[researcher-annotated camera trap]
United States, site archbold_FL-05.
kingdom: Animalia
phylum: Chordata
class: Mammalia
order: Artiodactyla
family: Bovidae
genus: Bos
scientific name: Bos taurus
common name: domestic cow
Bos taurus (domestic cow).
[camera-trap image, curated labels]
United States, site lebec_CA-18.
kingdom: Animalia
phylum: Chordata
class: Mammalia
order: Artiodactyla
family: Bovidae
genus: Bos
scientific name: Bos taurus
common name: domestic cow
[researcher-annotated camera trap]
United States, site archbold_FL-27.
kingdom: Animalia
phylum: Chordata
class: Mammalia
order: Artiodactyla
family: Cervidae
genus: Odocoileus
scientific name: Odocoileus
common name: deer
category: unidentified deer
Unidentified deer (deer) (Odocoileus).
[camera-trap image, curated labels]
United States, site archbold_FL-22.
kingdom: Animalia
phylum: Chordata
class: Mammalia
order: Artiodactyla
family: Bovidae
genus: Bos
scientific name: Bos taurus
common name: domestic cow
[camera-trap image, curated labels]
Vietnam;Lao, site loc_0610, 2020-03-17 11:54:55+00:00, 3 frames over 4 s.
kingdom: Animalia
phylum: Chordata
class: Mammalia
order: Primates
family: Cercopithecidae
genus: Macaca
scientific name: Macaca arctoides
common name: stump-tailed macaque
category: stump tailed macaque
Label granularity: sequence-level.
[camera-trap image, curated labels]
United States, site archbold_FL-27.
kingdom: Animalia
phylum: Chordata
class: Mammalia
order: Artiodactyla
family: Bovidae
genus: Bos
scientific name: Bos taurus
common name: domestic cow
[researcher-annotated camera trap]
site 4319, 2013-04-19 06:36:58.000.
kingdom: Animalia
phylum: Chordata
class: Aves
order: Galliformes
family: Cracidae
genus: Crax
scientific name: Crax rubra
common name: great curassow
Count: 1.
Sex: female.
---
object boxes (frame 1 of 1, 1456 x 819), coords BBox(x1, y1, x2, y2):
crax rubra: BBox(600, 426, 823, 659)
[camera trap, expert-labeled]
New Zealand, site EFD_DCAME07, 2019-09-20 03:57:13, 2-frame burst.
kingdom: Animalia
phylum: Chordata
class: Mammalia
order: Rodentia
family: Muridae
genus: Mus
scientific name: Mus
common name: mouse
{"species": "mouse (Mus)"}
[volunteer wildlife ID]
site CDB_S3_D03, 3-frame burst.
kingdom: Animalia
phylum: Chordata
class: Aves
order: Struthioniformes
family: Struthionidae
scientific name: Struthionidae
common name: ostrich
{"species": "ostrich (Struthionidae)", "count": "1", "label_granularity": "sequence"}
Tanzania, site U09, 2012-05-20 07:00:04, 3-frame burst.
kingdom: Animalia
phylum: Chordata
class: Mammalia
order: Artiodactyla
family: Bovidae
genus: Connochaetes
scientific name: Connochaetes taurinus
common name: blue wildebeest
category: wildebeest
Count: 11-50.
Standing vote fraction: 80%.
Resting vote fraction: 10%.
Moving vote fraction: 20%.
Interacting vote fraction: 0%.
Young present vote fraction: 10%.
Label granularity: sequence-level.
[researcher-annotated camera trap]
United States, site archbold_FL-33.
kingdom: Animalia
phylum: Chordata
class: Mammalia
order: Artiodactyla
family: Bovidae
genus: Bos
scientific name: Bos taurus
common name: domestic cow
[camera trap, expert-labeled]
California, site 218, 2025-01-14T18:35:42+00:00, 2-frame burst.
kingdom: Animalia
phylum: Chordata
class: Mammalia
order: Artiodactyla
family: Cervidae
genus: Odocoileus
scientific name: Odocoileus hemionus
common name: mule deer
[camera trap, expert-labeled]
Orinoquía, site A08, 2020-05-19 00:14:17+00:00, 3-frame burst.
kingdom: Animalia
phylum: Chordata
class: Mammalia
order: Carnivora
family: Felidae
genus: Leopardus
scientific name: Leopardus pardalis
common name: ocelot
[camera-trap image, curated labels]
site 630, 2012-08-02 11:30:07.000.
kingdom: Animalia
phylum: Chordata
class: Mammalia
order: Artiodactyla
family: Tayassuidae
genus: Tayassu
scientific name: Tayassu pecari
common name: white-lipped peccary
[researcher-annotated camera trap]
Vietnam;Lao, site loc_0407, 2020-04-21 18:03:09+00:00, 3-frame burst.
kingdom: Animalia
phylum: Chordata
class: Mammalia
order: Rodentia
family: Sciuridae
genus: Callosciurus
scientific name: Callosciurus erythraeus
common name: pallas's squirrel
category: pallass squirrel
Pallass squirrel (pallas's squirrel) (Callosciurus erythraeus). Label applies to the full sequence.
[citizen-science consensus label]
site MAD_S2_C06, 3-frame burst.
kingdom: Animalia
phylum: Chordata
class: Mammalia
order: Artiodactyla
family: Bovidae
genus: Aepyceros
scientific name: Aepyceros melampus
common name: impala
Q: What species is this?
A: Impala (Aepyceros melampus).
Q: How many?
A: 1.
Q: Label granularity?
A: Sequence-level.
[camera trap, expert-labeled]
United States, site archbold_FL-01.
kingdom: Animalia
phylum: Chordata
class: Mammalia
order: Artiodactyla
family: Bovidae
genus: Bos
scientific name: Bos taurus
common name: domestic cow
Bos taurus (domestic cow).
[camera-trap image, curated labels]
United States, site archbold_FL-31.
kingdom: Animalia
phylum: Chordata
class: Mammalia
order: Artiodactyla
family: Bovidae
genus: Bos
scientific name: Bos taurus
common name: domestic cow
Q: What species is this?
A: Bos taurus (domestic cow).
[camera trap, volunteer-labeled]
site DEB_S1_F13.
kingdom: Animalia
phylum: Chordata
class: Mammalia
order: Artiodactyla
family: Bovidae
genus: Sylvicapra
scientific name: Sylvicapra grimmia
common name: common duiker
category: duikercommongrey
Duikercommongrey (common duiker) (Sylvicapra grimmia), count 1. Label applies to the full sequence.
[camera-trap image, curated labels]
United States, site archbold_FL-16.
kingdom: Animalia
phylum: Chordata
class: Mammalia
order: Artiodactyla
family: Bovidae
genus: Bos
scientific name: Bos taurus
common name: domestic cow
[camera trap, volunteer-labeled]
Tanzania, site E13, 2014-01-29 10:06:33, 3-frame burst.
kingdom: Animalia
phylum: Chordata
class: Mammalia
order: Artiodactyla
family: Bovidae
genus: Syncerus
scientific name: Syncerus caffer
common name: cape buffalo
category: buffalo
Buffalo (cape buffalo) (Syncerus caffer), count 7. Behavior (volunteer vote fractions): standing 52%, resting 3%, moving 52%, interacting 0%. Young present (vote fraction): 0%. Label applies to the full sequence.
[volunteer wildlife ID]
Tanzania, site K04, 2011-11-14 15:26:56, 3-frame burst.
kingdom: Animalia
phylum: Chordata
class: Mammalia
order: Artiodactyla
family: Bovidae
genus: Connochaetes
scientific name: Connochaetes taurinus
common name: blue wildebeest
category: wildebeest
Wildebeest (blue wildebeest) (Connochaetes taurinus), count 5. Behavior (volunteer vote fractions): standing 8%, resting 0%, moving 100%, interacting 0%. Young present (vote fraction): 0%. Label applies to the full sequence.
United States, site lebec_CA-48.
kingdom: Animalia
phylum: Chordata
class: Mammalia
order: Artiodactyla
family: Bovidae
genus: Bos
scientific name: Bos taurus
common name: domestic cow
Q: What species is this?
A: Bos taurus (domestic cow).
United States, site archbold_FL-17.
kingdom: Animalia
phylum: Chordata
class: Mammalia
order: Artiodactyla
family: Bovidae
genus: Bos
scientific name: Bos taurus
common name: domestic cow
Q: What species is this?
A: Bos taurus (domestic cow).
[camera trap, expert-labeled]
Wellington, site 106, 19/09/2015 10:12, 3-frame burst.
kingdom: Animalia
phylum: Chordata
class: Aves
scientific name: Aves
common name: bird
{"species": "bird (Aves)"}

• To do
The records above are to be given again in full, exactly.

• Exercise solution
[researcher-annotated camera trap]
United States, site archbold_FL-05.
kingdom: Animalia
phylum: Chordata
class: Mammalia
order: Artiodactyla
family: Bovidae
genus: Bos
scientific name: Bos taurus
common name: domestic cow
Bos taurus (domestic cow).
[camera-trap image, curated labels]
United States, site lebec_CA-18.
kingdom: Animalia
phylum: Chordata
class: Mammalia
order: Artiodactyla
family: Bovidae
genus: Bos
scientific name: Bos taurus
common name: domestic cow
[researcher-annotated camera trap]
United States, site archbold_FL-27.
kingdom: Animalia
phylum: Chordata
class: Mammalia
order: Artiodactyla
family: Cervidae
genus: Odocoileus
scientific name: Odocoileus
common name: deer
category: unidentified deer
Unidentified deer (deer) (Odocoileus).
[camera-trap image, curated labels]
United States, site archbold_FL-22.
kingdom: Animalia
phylum: Chordata
class: Mammalia
order: Artiodactyla
family: Bovidae
genus: Bos
scientific name: Bos taurus
common name: domestic cow
[camera-trap image, curated labels]
Vietnam;Lao, site loc_0610, 2020-03-17 11:54:55+00:00, 3 frames over 4 s.
kingdom: Animalia
phylum: Chordata
class: Mammalia
order: Primates
family: Cercopithecidae
genus: Macaca
scientific name: Macaca arctoides
common name: stump-tailed macaque
category: stump tailed macaque
Label granularity: sequence-level.
[camera-trap image, curated labels]
United States, site archbold_FL-27.
kingdom: Animalia
phylum: Chordata
class: Mammalia
order: Artiodactyla
family: Bovidae
genus: Bos
scientific name: Bos taurus
common name: domestic cow
[researcher-annotated camera trap]
site 4319, 2013-04-19 06:36:58.000.
kingdom: Animalia
phylum: Chordata
class: Aves
order: Galliformes
family: Cracidae
genus: Crax
scientific name: Crax rubra
common name: great curassow
Count: 1.
Sex: female.
---
object boxes (frame 1 of 1, 1456 x 819), coords BBox(x1, y1, x2, y2):
crax rubra: BBox(600, 426, 823, 659)
[camera trap, expert-labeled]
New Zealand, site EFD_DCAME07, 2019-09-20 03:57:13, 2-frame burst.
kingdom: Animalia
phylum: Chordata
class: Mammalia
order: Rodentia
family: Muridae
genus: Mus
scientific name: Mus
common name: mouse
{"species": "mouse (Mus)"}
[volunteer wildlife ID]
site CDB_S3_D03, 3-frame burst.
kingdom: Animalia
phylum: Chordata
class: Aves
order: Struthioniformes
family: Struthionidae
scientific name: Struthionidae
common name: ostrich
{"species": "ostrich (Struthionidae)", "count": "1", "label_granularity": "sequence"}
Tanzania, site U09, 2012-05-20 07:00:04, 3-frame burst.
kingdom: Animalia
phylum: Chordata
class: Mammalia
order: Artiodactyla
family: Bovidae
genus: Connochaetes
scientific name: Connochaetes taurinus
common name: blue wildebeest
category: wildebeest
Count: 11-50.
Standing vote fraction: 80%.
Resting vote fraction: 10%.
Moving vote fraction: 20%.
Interacting vote fraction: 0%.
Young present vote fraction: 10%.
Label granularity: sequence-level.
[researcher-annotated camera trap]
United States, site archbold_FL-33.
kingdom: Animalia
phylum: Chordata
class: Mammalia
order: Artiodactyla
family: Bovidae
genus: Bos
scientific name: Bos taurus
common name: domestic cow
[camera trap, expert-labeled]
California, site 218, 2025-01-14T18:35:42+00:00, 2-frame burst.
kingdom: Animalia
phylum: Chordata
class: Mammalia
order: Artiodactyla
family: Cervidae
genus: Odocoileus
scientific name: Odocoileus hemionus
common name: mule deer
[camera trap, expert-labeled]
Orinoquía, site A08, 2020-05-19 00:14:17+00:00, 3-frame burst.
kingdom: Animalia
phylum: Chordata
class: Mammalia
order: Carnivora
family: Felidae
genus: Leopardus
scientific name: Leopardus pardalis
common name: ocelot
[camera-trap image, curated labels]
site 630, 2012-08-02 11:30:07.000.
kingdom: Animalia
phylum: Chordata
class: Mammalia
order: Artiodactyla
family: Tayassuidae
genus: Tayassu
scientific name: Tayassu pecari
common name: white-lipped peccary
[researcher-annotated camera trap]
Vietnam;Lao, site loc_0407, 2020-04-21 18:03:09+00:00, 3-frame burst.
kingdom: Animalia
phylum: Chordata
class: Mammalia
order: Rodentia
family: Sciuridae
genus: Callosciurus
scientific name: Callosciurus erythraeus
common name: pallas's squirrel
category: pallass squirrel
Pallass squirrel (pallas's squirrel) (Callosciurus erythraeus). Label applies to the full sequence.
[citizen-science consensus label]
site MAD_S2_C06, 3-frame burst.
kingdom: Animalia
phylum: Chordata
class: Mammalia
order: Artiodactyla
family: Bovidae
genus: Aepyceros
scientific name: Aepyceros melampus
common name: impala
Q: What species is this?
A: Impala (Aepyceros melampus).
Q: How many?
A: 1.
Q: Label granularity?
A: Sequence-level.
[camera trap, expert-labeled]
United States, site archbold_FL-01.
kingdom: Animalia
phylum: Chordata
class: Mammalia
order: Artiodactyla
family: Bovidae
genus: Bos
scientific name: Bos taurus
common name: domestic cow
Bos taurus (domestic cow).
[camera-trap image, curated labels]
United States, site archbold_FL-31.
kingdom: Animalia
phylum: Chordata
class: Mammalia
order: Artiodactyla
family: Bovidae
genus: Bos
scientific name: Bos taurus
common name: domestic cow
Q: What species is this?
A: Bos taurus (domestic cow).
[camera trap, volunteer-labeled]
site DEB_S1_F13.
kingdom: Animalia
phylum: Chordata
class: Mammalia
order: Artiodactyla
family: Bovidae
genus: Sylvicapra
scientific name: Sylvicapra grimmia
common name: common duiker
category: duikercommongrey
Duikercommongrey (common duiker) (Sylvicapra grimmia), count 1. Label applies to the full sequence.
[camera-trap image, curated labels]
United States, site archbold_FL-16.
kingdom: Animalia
phylum: Chordata
class: Mammalia
order: Artiodactyla
family: Bovidae
genus: Bos
scientific name: Bos taurus
common name: domestic cow
[camera trap, volunteer-labeled]
Tanzania, site E13, 2014-01-29 10:06:33, 3-frame burst.
kingdom: Animalia
phylum: Chordata
class: Mammalia
order: Artiodactyla
family: Bovidae
genus: Syncerus
scientific name: Syncerus caffer
common name: cape buffalo
category: buffalo
Buffalo (cape buffalo) (Syncerus caffer), count 7. Behavior (volunteer vote fractions): standing 52%, resting 3%, moving 52%, interacting 0%. Young present (vote fraction): 0%. Label applies to the full sequence.
[volunteer wildlife ID]
Tanzania, site K04, 2011-11-14 15:26:56, 3-frame burst.
kingdom: Animalia
phylum: Chordata
class: Mammalia
order: Artiodactyla
family: Bovidae
genus: Connochaetes
scientific name: Connochaetes taurinus
common name: blue wildebeest
category: wildebeest
Wildebeest (blue wildebeest) (Connochaetes taurinus), count 5. Behavior (volunteer vote fractions): standing 8%, resting 0%, moving 100%, interacting 0%. Young present (vote fraction): 0%. Label applies to the full sequence.
United States, site lebec_CA-48.
kingdom: Animalia
phylum: Chordata
class: Mammalia
order: Artiodactyla
family: Bovidae
genus: Bos
scientific name: Bos taurus
common name: domestic cow
Q: What species is this?
A: Bos taurus (domestic cow).
United States, site archbold_FL-17.
kingdom: Animalia
phylum: Chordata
class: Mammalia
order: Artiodactyla
family: Bovidae
genus: Bos
scientific name: Bos taurus
common name: domestic cow
Q: What species is this?
A: Bos taurus (domestic cow).
[camera trap, expert-labeled]
Wellington, site 106, 19/09/2015 10:12, 3-frame burst.
kingdom: Animalia
phylum: Chordata
class: Aves
scientific name: Aves
common name: bird
{"species": "bird (Aves)"}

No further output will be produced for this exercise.